- **Required task**: Rewrite the forum thread on the BA Chase Visa companion ticket from "Somehow I didn't" to "traveling business, etc.", changing "second seat" to "companion seat".

Start of Document passage

# BA Chase Visa offers free companion ticket



## Ken555 (Jan 24, 2013)

Somehow I didn't see this "Travel Together" benefit when I signed up for the BA Chase Visa last year. Though it requires using BA flights with the fuel surcharge, it's likely a good value for a second seat, especially if traveling business, etc.




> Travel Together Ticket
> 
> British Airways has over 300 destinations waiting to be explored, and all of them are better explored together.
> 
> ...



Details: http://www.britishairways.com/travel/red1trav2tcs/public/en_us


----------



## x3 skier (Jan 24, 2013)

Never saw it either when I signed up. Too bad it doesn't apply to code shares. 

Like you say, it could be a good deal. My most recent experiment on a TATL Business Class FF ticket per person was ~$300 on AA and ~$700 on BA. For the extra $100 for two tickets I could have had a better timing for the trip (if it was available).

Cheers


----------



## Ken555 (Jan 24, 2013)

x3 skier said:


> Never saw it either when I signed up. Too bad it doesn't apply to code shares.
> 
> Like you say, it could be a good deal. My most recent experiment on a TATL Business Class FF ticket per person was ~$300 on AA and ~$700 on BA. For the extra $100 for two tickets I could have had a better timing for the trip (if it was available).
> 
> Cheers



Actually, in your example I think AA would still be better, because the surcharge on BA is per person.


----------



## x3 skier (Jan 24, 2013)

Ken555 said:


> Actually, in your example I think AA would still be better, because the surcharge on BA is per person.

End of Document passage
Start of Listed records

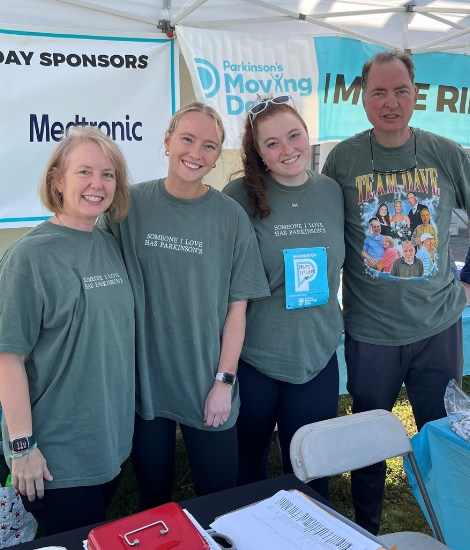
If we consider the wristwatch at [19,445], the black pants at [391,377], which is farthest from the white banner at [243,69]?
the wristwatch at [19,445]

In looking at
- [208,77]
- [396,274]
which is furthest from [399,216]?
[208,77]

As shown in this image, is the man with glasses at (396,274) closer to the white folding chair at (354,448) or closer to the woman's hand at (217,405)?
the white folding chair at (354,448)

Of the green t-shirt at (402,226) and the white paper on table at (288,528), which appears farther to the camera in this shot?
the green t-shirt at (402,226)

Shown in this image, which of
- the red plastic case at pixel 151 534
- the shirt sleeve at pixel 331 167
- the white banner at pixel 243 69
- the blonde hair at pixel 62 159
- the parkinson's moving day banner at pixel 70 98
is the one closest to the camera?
the red plastic case at pixel 151 534

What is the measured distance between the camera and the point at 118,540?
2.85 ft

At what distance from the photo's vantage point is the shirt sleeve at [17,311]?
4.20 feet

End of Listed records

- **Solution to the problem**:
Somehow I didn't see this "Travel Together" benefit when I signed up for the BA Chase Visa last year. Though it requires using BA flights with the fuel surcharge, it's likely a good value for a companion seat, especially if traveling business, etc.